Virgin Orbit’s Boeing 747 launch aircraft (Cosmic Girl) has successfully dropped a dummy LauncherOne rocket from its wing, which the test taking place in air space above the Mojave Desert. The test rocket was dropped from tens of thousands of feet in the air. This is a very different approach to the traditional rocket, launched vertically from the ground. The Virgin solution is to launch rockets horizontally from high altitudes via aircraft. The company’s focus is now on launching a real rocket.
Virgin Orbit is a company within the Virgin Group which plans to provide launch services for small satellites. the company is a spin-off from Richard Branson’s Virgin Galactic.
The new test, where a rocket was dropped 35,000 feet, was declared a success by Chief Executive Dan Hart. Hart said of the “drop test”: “This was really the capstone of the flight test program. We’ve been trying gradually more and more complex missions. Today, everything just operated like clockwork.”
The LauncherOne test rocket was loaded with water and antifreeze to simulate the weight of fuel. The objective of the exercise was to determine how the rocket and plane behaved in the few seconds after release, and to see how the rocket fell.
LauncherOne is a two-stage air-launched vehicle that relies on Virgin-designed and built Newton RP-1/LOX liquid rocket engines. The rocket is 1.6 meters in diameter for the first stage and 1.3 meters for the second stage.
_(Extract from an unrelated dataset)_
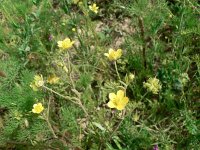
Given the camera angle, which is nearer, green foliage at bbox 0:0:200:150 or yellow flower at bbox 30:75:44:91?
yellow flower at bbox 30:75:44:91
The first stage runs on one NewtonThree engine (a 16 kilonewtons thrust engine), while the upper stage uses a NewtonFour engine (211 kilonewtons).
Virgin Orbit is racing to get ahead of rival firms Stratolaunch (which uses the same system as Virgin), Firefly and U.S.-New Zealand company Rocket Lab. Each innovator is looking at using smaller or non-traditional systems to get smaller satellites into orbit. Ahead of the pack appears to be Rocket Lab, which has completed six orbital launches to date. Where Virgin Orbit has an advantage is with its rocket being capable of hauling twice the weight of Rocket Lab’s own rocket.